Trata-se de um estudo-piloto, de delineamento de pesquisa quase-experimental, com 20 mulheres escolhidas de maneira não probabilística, conduzido na cidade de Natal/RN. As participantes foram designadas em grupos paralelos, por conveniência, com 10 pacientes em cada grupo. O estudo foi realizado em clínica-escola de fisioterapia e ocorreu entre 08 de janeiro e 05 de junho de 2023. A pesquisa foi iniciada após a aprovação do Comitê de Ética em Pesquisa da Universidade Potiguar com nº CAEE 70520223.6.0000.5296 e número de parecer 6.148.844.

Foram incluídas participantes com idade superior a 18 anos, encaminhadas ao consultório de fisioterapia com diagnóstico médico de lipedema e com indicação de cirurgia de lipedema utilizando a técnica WAL, que apresentavam lipedema classificado como tipo 3, sensibilidade local preservada e capacidade de compreensão de orientações. Quanto ao grau de lipedema, foram incluídas portadoras de grau 1 a 4. Foram excluídas do estudo aquelas participantes que apresentavam contraindicação para o uso do aparelho de drenagem linfática mecânica, anormalidade na coagulação sanguínea, estivessem utilizando anticoagulantes, tivessem polineuropatias, grávidas ou em período de amamentação, possuíssem doenças autoimunes, diabetes descompensada, epilepsia, infecções de pele, queloides ou implantes metálicos na área de tratamento. Também foram excluídas as participantes com doença primária maligna (tumores) na área de tratamento.

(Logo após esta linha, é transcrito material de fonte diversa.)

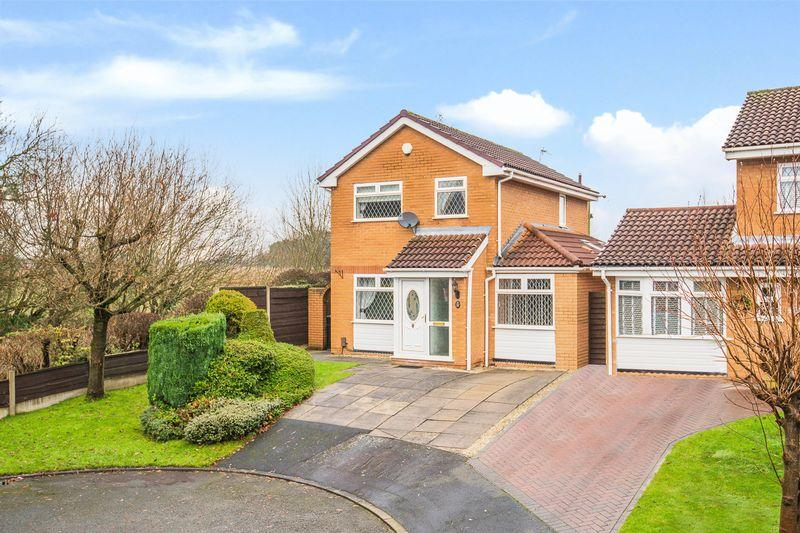 3 Bedrooms Detached House for sale in Lockerbie Close, Warrington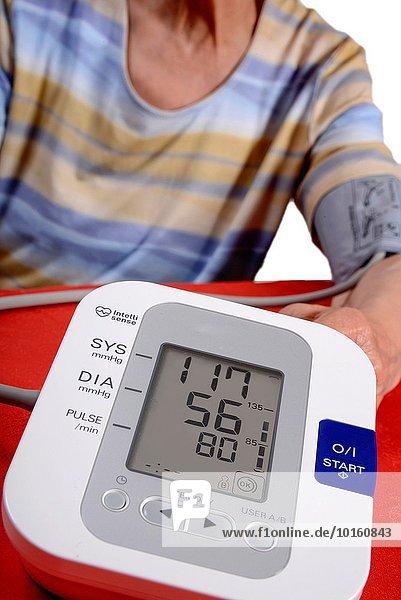 Interior zu Hause benutzen Blutdruckmesser Wohnhaus Prüfung Senior Senioren Bildschirm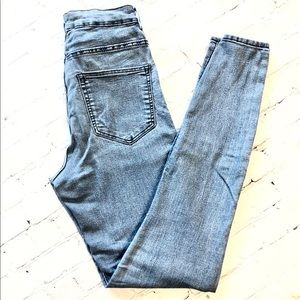 H&M High Waisted Skinny Jeans Light Wash
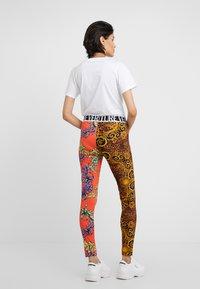 Versace Jeans Couture - Legging - orange - 2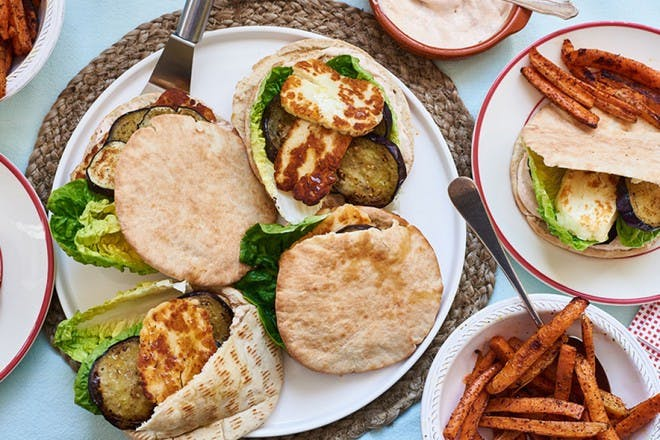 Halloumi burgers with carrot chips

As participantes foram avaliadas utilizando o Protocolo de Avaliação Fisioterapêutica em Adiposidade Localizada (PAFAL), um instrumento validado por Mendonça et al., (2008) que permite a coleta de dados sobre a anamnese e o exame físico da afecção. Foi realizada a medição a 5 cm abaixo da cicatriz umbilical e sobre a crista ilíaca bilateralmente para o quadril, servindo como ponto de referência para as medidas subsequentes dos membros inferiores, a cada 10 cm em todo o membro inferior, e foi mensurada a dobra cutânea do tríceps. Foi utilizada uma balança de bioimpedância para observar a distribuição da gordura localizada das voluntárias. Fotos das participantes foram registradas nas posições ortostática, anterior, lateral direita, lateral esquerda e posterior.

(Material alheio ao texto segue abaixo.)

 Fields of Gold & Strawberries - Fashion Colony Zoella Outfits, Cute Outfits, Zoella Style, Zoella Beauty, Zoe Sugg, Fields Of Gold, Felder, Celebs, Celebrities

Para o tratamento, as voluntárias foram divididas em dois grupos equitativos. O Grupo 1 (G1) recebeu o tratamento tanto no período pré-cirurgia quanto no pós-cirurgia, totalizando 10 sessões. Inicialmente, no período pré-cirurgia, foram realizadas cinco sessões de forma contínua. Em seguida, no período pós-operatório, foram realizadas mais cinco sessões, sendo três sessões em dias alternados e as duas últimas sessões foram realizadas a cada três dias. As participantes receberam tratamento com o aparelho de UMBIM da marca Deep Slim®, com os seguintes parâmetros: no pré-cirúrgico, 100 Kpa, e no pós-cirúrgico, 20 Kpa, aplicado em área de 10 x 10 cm, com tempo de aplicação por área de três minutos. Foram abordadas quatro áreas (coxa anterior, coxa posterior, panturrilha e braço), com 12 minutos de aplicação em cada hemicorpo, totalizando 24 minutos. Após receberam drenagem linfática mecânica com duração de 15 minutos em cada membro inferior, totalizando 30 minutos.

O Grupo 2 (G2) recebeu o tratamento apenas no período pós-cirurgia, totalizando 10 sessões. Essas sessões foram realizadas com o mesmo aparelho de UMBIM, com 20 Kpa aplicado em área de 10 x 10 cm, com tempo de aplicação por área de três minutos. Foram abordadas as mesmas quatro áreas (coxa anterior, coxa posterior, panturrilha e braço), com 12 minutos de aplicação em cada hemicorpo, totalizando 24 minutos. E drenagem linfática mecânica com duração de 15 minutos em cada membro inferior e um total de 30 minutos por sessão. As sessões foram realizadas cinco vezes por semana, durante duas semanas.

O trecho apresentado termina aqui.